Titon Holdings Runs into Korean Troubles; Posts Reduced Profit Outlook

By | 14th February 2019

Ventilation systems specialist Titon Holdings (LON:TON) today produced a rather vague update which warned that profits in its South Korean operations would be materially lower than anticipated. The markets took the predictable route out, and the shares were marked down over 30%: a very costly RNS:

However, this has been a rather good micro-cap stock for investors over the years. It has been listed for some time, and while never becoming a giant, it has produced some solid performances and also paid out dividends to investors. Today’s news would have delivered some disappointment, not least because of the nature of the warning but the way it was delivered.

Titon could be said to be a niche supplier of ventilation products, in practice this means doors, windows (natural) and also systems (mechanical). They are a small company, employing just over 230 people and rather uniquely have a split between the UK and South Korea, where it has manufacturing facilities.

As such they are well-placed in the market, as they are not dependent on property prices, demand is constant (as older properties can be upgraded) and there may be trends which favour them, such as an increasing efficiencies in recycling heat.

The Warning

The warning is short and comes out in a Trading Update RNS. It is short on context and numbers, which perhaps has gone some way to explain the share price drop.

Explaining that South Korea have favoured mechanical ventilation systems as opposed to natural ones, there is a comment:

Whilst the Company has continued to take steps to re-design its existing natural ventilation products and to introduce new products for this market, it is not expected that these will be available until later in the current financial year. As a result, the trading performance in Titon Korea for the year ended 30 September 2019 is expected to be substantially below existing market forecasts

This seems at odds with a previous update made in December 2018: which although mentioned this trend did not state the impact on profits, and indeed that trading for the first two months of 2019 was in line with expectations. It is not mentioned exactly what ‘substantially’ below means, but either something has gone wrong since December, or the company did not mention this in the preliminaries.

There was better news for the rest of the business:

Trading in the UK and the Rest of the World is in line with expectations.

The question is, what is the impact of Korea? From the annual report, it appears that Titon is a market leader in natural ventilation products with over a 75% share.
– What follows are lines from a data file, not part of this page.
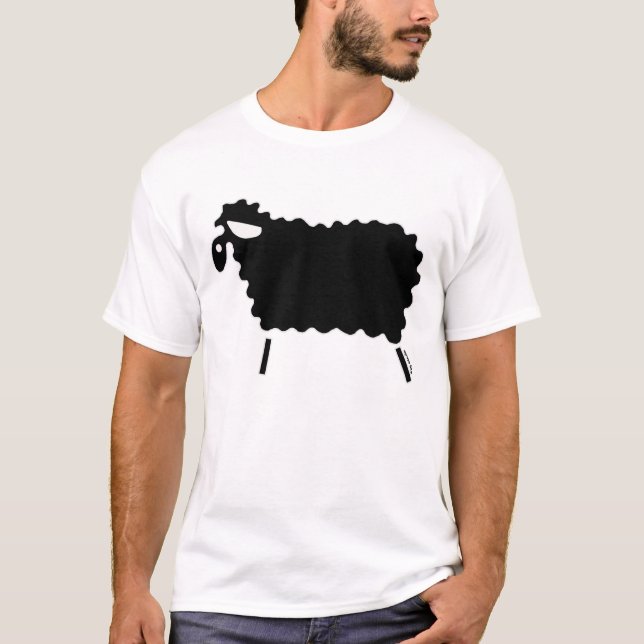 Camiseta Ovelhas negras (Frente)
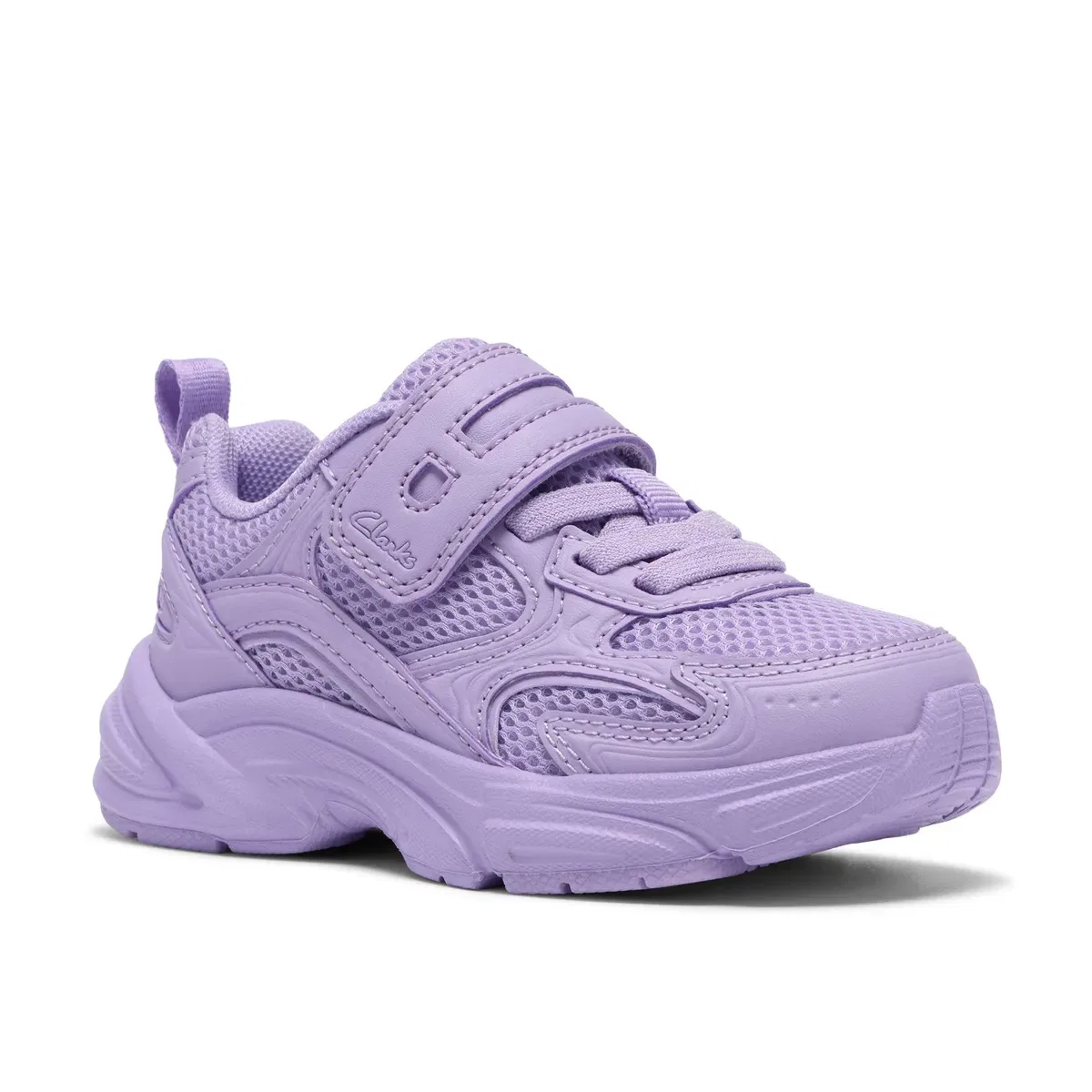 Кроссовки Craftonpark Clarks, Purple — фото 4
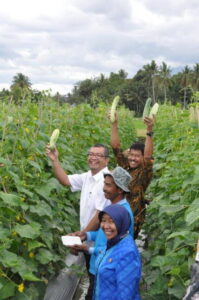 Kontribusi nyata BI Sumbar melalui Pengembangan Klaster Hortikultura di Payakumbuh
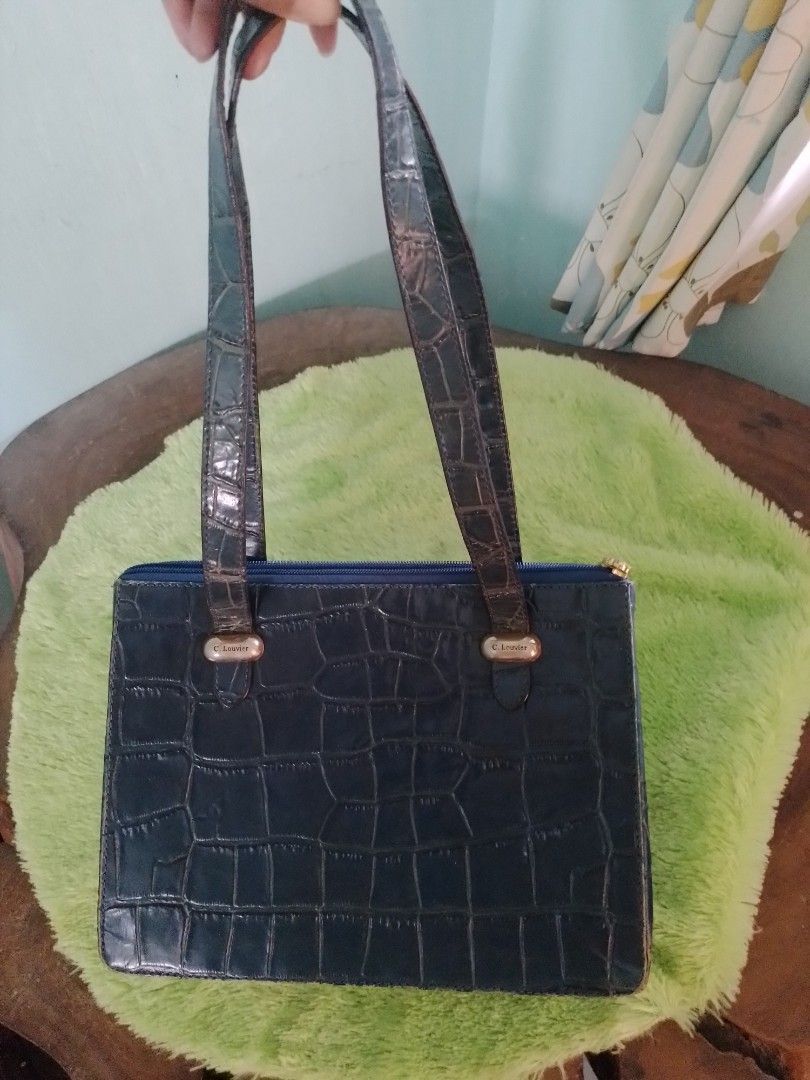 Croco Kulas Borse In Pelle Tote Bags CHARLES LOUVIER ORIGINAL - Main Image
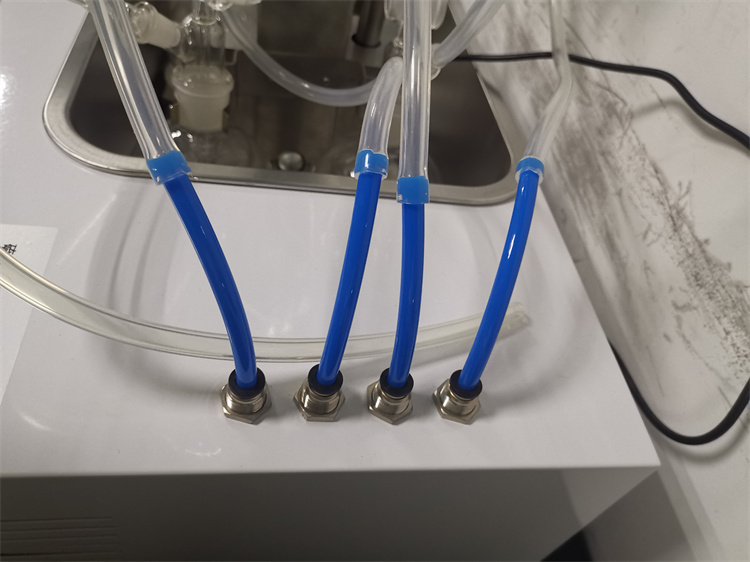 伍跃实验室水质分析仪器 分光光度法硫化物酸化吹气仪6个样品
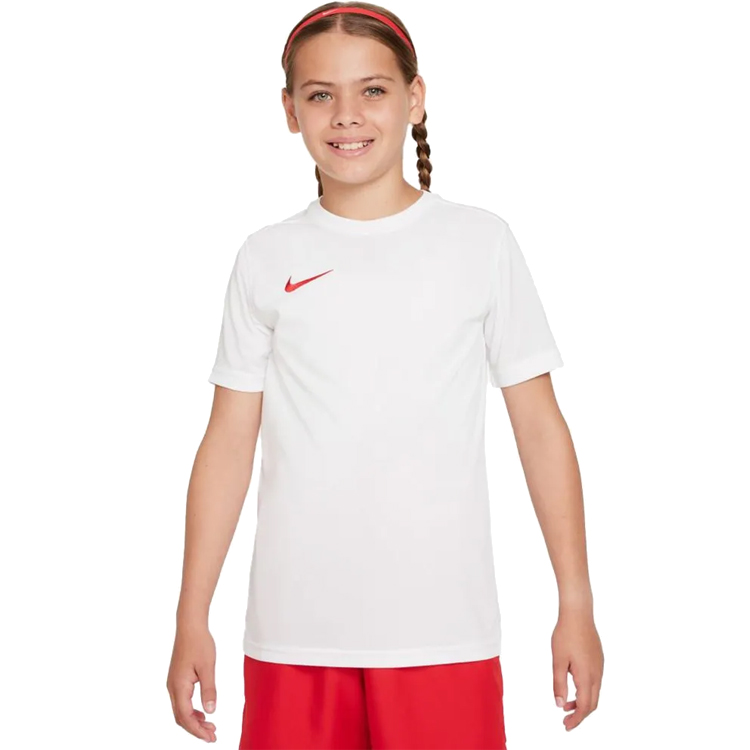 Tricou Nike Y NK PARK VII SS / Barbati / XL / Alb photo 3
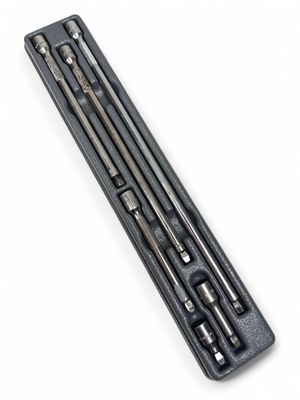 Snap On 6 Pc. 1/4" Drive Wobble Extension Set, 106ATMXW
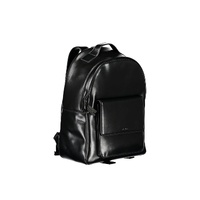Calvin Klein Men's Black Polyester Backpack - One Size thumbnail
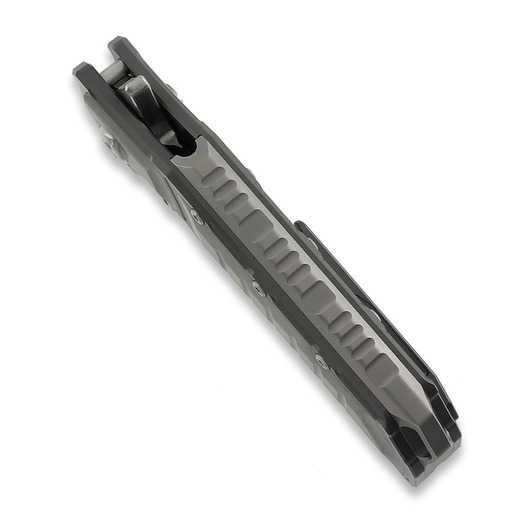 Maxace Hephaestus CPM 3V Taschenmesser, Grey TC4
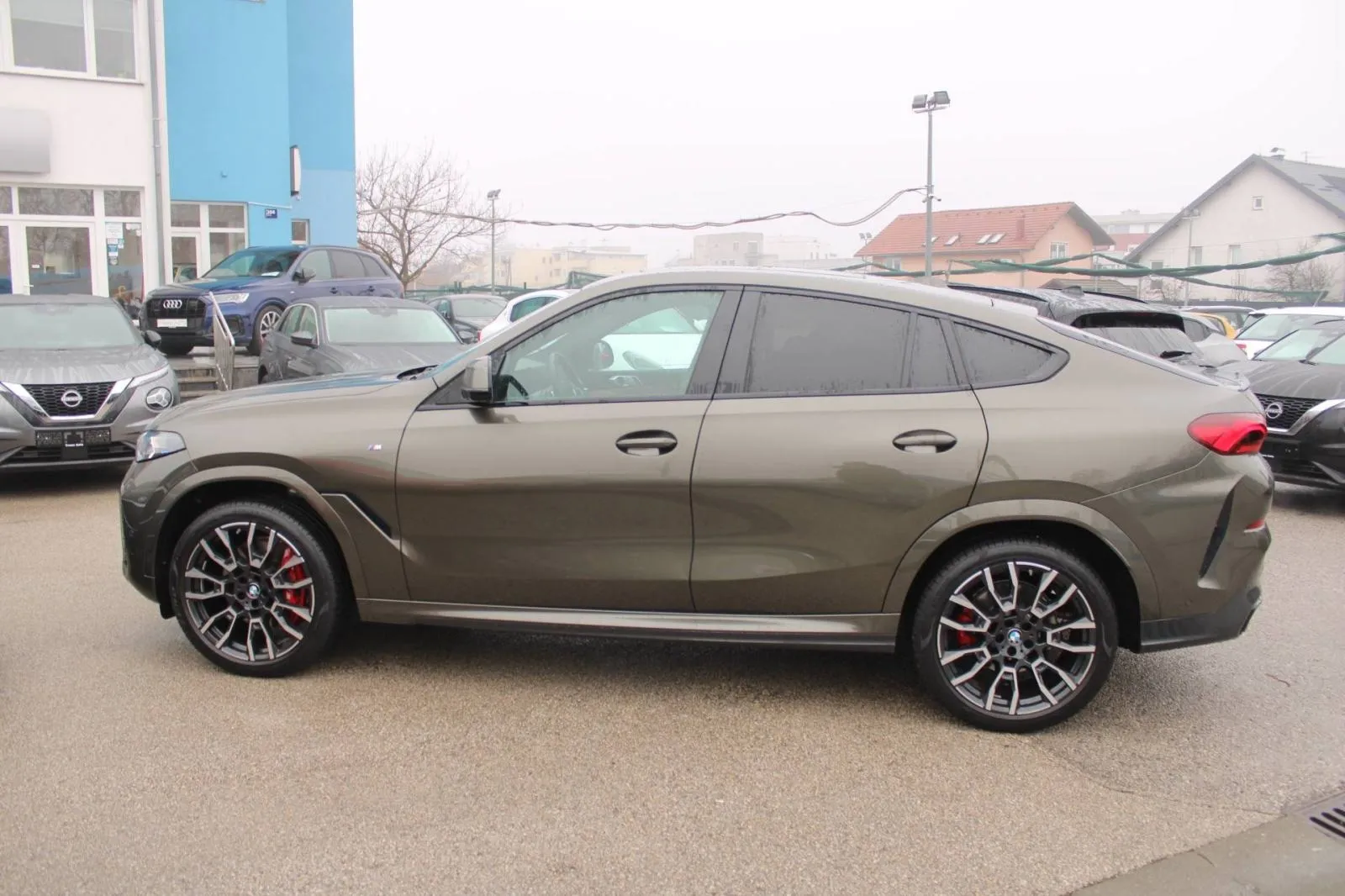 bmw x6 30d xdrive automatik m-paket *panorama, led, navigacija, kamera - slika 8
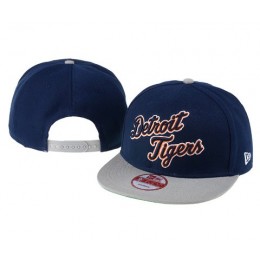 Detroit Tigers MLB Snapback Hat 60D2 Snapback
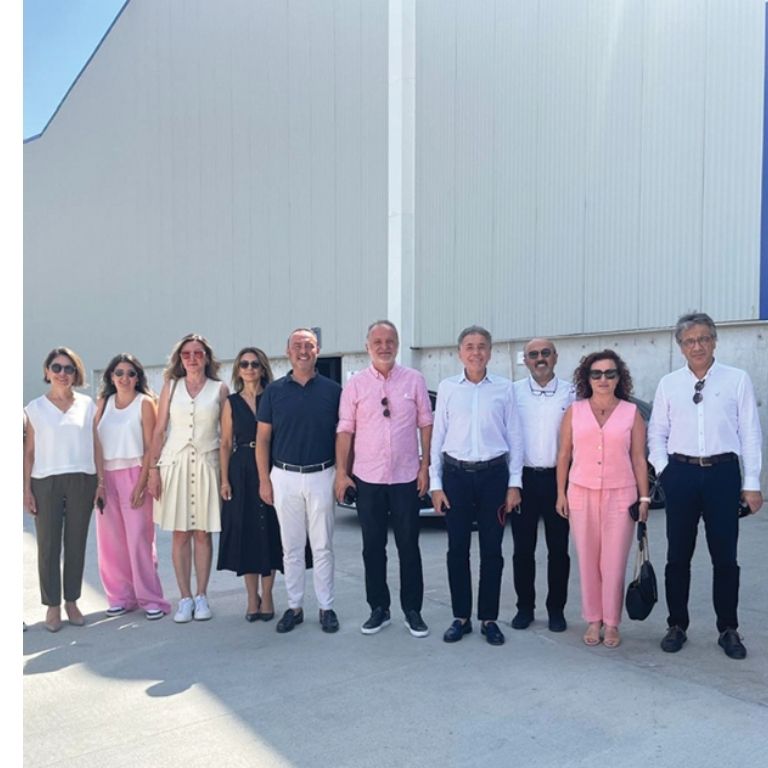  GESİFED Members Visited Askon Demir Çelik Çardak Factory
It has two subsidiaries (Titon Korea and Browntech Sales) and this from the annual report:

 Taking Titon Korea and BTS together, South Korea is thelargest contributor to the Group’s profit after tax at £1.8million for the year. (2017: £1.5 million)

Profit after tax for 2018 was £2.6m, so as we can see the news from South Korea is a major setback.

The Business

Titon could be described as a great little company until today. Stockopedia rates it highly, with an overall score of 94 and a rating of Super Stock, and looking at this financial summary, it is obvious why:

Rising revenues and profits is a good sign. Margins have remained stable (although not large), and on reading the annual report, the overall impression is that the company is extremely well run. Shareholders are clearly getting some very good value from management, with remuneration levels much below that of other companies.

Company valuation is also perhaps behind investor appetite. Relative to the competition, the share has traded on a very undemanding multiple, although arguably many of these companies are not deserving of anything higher because of the relative ease of being replaced by another (windows can be had from multiple suppliers).

But the other signs from the company are good. There is no debt, and the cash balance has risen to £3.4m – almost a quarter of the latest market cap. Profits in conjunction with prudent running have led to a consistent small positive cashflow.

It is clear that South Korea features very heavily in the company future. The house broker note (available on Research Tree) projects that the bulk of future growth will come from this region. The group has operations in the United States, but have found it harder to grow profits here, perhaps lacking the market leading position that it does in Korea.

In short, there is a lot to like, and whilst the nature of the profit miss is not disclosed, it does not seem to present any immediate risk to the company.

Comment

As with most profit warnings, the question is whether the source of the warning is something temporary or more structural. It is unsure just why South Korea have made a sudden switch in preference to mechanical products (when the natural ventilation products were performing just fine for it), and certainly why the projected sudden jolt to profits is only found out now as opposed to in December.

Growing competition could be an factor at play here. If the UK experience is anything to go by, competition can be intense in these areas, with several companies fighting it out for deals in what is a commodity product.

The one comforting factor is that Titon hold a large market share in the natural ventilation market, which should assist in the development of the new mechanical products. But it does seem that if there is any delay or setbacks to this implementation then next years profits would also show a fall.

As a business, I do think there are further opportunities for it – perhaps an expansion into another territory using a similar model to the Korean operations. But I do also believe that the valuation will always remain on the cheap side. The margins and relatively low turnover show that there is little proprietary in their products. There is more potential to add this in the mechanical systems, but with a low R&D spend, a breakthrough may be unlikely.

I would be uncertain on the future but at these lower prices, perhaps a takeover awaits which might produce a final bounty for shareholders. 3/5.